The next phase is the development of the platform. In this phase, ethical questions to be considered are: who can see what type of data, who will host the platform, how to assure the accessibility of the platform, etc. These ethical questions are addressed using the existing policies and guidelines from the two organisations: CSIRO and Human Services. CSIRO being the developer and host of the platform, its policies and guidelines play a prominent role in this phase.

Human Services is responsible for developing and publishing the content, and thus existing policies and guidelines in Human Services are applied during this phase.

The ongoing support and maintenance of the platform involves not only ethical issues related to providing accurate information in answering questions raised in forum and live chat, but also the duty of care by providing the emotional support through continuous monitoring of the community.

There are two types of user generated content. One is private, and, as a result, not visible to other community members or to Human Services. The public content is visible to all: community members, CSIRO and Human Services. CSIRO owns the user generated data.

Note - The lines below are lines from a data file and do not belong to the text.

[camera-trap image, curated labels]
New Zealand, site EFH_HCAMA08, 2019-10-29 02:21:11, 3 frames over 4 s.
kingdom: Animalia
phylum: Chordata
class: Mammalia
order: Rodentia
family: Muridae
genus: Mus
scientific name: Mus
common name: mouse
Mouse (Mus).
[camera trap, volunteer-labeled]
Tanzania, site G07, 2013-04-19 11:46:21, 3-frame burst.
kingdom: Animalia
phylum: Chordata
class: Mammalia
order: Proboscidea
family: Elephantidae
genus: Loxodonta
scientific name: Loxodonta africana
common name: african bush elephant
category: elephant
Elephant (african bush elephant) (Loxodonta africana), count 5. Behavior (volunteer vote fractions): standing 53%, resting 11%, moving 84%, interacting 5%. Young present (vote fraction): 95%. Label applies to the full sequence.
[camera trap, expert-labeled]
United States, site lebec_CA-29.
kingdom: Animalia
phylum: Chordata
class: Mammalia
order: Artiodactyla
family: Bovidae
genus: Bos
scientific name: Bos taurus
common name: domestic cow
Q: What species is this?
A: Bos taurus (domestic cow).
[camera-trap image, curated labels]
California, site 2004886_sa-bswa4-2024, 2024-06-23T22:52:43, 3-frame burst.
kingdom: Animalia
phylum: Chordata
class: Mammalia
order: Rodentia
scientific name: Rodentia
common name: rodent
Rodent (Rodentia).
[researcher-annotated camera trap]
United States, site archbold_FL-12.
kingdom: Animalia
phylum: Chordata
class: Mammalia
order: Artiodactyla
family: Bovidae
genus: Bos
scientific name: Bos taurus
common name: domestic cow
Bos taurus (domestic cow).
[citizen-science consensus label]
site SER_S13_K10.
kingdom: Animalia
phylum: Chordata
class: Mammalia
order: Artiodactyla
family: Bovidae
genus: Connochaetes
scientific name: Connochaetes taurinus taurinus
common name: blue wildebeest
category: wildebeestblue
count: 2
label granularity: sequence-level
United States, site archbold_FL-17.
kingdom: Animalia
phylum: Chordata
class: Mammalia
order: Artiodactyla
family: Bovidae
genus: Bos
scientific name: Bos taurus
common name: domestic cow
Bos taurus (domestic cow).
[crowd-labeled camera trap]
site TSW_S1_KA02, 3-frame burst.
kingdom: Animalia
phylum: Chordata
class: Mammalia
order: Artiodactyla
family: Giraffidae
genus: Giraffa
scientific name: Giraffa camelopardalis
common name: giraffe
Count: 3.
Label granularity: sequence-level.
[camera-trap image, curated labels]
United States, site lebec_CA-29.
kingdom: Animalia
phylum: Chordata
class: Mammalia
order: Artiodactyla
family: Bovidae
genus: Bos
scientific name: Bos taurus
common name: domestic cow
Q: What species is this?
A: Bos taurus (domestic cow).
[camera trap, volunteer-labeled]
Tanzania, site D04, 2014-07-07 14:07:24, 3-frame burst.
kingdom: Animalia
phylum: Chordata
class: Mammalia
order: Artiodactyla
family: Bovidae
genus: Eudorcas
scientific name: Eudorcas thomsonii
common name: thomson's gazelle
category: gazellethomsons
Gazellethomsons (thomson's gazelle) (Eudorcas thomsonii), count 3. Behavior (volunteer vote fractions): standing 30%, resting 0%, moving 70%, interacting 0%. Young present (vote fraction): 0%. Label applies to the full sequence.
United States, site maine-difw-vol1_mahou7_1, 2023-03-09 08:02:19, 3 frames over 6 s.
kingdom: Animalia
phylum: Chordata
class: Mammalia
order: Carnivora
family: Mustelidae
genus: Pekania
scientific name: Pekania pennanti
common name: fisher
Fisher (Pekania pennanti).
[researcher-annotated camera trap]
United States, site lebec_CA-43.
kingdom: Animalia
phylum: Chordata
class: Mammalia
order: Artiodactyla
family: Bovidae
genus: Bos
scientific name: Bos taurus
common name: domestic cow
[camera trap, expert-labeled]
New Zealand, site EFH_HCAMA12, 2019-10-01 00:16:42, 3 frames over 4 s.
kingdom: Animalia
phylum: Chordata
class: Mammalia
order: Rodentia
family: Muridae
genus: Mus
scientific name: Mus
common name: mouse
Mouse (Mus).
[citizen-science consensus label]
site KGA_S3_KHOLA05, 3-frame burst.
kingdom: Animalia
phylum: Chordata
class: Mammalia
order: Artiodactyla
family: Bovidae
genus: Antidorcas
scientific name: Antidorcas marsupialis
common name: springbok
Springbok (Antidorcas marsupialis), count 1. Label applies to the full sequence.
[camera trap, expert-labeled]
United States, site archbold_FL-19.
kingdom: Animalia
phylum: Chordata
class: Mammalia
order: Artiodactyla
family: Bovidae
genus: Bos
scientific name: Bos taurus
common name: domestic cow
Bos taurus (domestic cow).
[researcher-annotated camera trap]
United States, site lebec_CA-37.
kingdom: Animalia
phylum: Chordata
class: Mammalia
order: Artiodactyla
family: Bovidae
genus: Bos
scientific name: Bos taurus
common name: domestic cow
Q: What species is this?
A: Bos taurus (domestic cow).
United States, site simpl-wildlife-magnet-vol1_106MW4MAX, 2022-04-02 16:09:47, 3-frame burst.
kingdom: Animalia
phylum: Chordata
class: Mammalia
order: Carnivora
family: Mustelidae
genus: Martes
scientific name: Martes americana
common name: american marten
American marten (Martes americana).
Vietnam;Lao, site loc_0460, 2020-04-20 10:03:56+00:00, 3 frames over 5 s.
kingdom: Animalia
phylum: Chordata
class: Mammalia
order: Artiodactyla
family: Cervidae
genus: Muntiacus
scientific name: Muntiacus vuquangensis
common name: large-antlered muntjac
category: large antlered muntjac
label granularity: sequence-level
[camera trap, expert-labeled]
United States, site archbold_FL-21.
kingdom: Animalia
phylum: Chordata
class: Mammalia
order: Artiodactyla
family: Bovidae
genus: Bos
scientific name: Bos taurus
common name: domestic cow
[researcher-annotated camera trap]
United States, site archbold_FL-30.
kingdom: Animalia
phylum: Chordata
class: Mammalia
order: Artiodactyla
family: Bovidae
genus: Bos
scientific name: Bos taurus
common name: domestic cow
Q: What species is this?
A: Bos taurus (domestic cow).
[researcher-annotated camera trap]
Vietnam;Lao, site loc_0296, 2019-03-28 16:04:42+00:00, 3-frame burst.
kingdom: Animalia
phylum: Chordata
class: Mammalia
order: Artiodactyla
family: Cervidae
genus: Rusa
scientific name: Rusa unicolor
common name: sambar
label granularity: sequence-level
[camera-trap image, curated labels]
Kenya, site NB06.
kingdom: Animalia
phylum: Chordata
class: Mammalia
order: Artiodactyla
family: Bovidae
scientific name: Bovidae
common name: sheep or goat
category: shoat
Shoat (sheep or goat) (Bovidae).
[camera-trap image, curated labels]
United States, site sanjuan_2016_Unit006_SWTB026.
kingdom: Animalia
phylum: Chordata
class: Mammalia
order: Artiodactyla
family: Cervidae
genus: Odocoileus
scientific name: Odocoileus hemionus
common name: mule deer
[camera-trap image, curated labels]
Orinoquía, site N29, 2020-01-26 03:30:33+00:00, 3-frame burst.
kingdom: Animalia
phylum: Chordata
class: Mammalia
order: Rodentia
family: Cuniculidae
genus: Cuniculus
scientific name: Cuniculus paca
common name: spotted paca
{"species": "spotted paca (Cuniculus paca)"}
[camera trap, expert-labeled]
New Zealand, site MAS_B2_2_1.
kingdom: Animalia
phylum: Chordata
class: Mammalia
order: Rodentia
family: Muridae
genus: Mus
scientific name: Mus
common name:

Finally, the closing phase of the community should have explicit guidelines for dealing with data collected during the lifetime of the community: how long the data is retained, how the data is destroyed after the expiration of retention period, etc.

Our work on Next Step has forced us to examine the ethical issues relevant at each phase and to realise what a balancing act it could be to, on the one hand, ensure the privacy of community members while, on the other hand, also protecting them and ensuring their safety and fulfilling the government’s legal responsibilities. The work has highlighted the complexity of the problem, especially when an online community involves a government department and welfare recipients with a dependency relationship with that department. We believe that special care must be taken in such cases and hope that governments wishing to engage with their citizens using social media will pay attention to these concerns.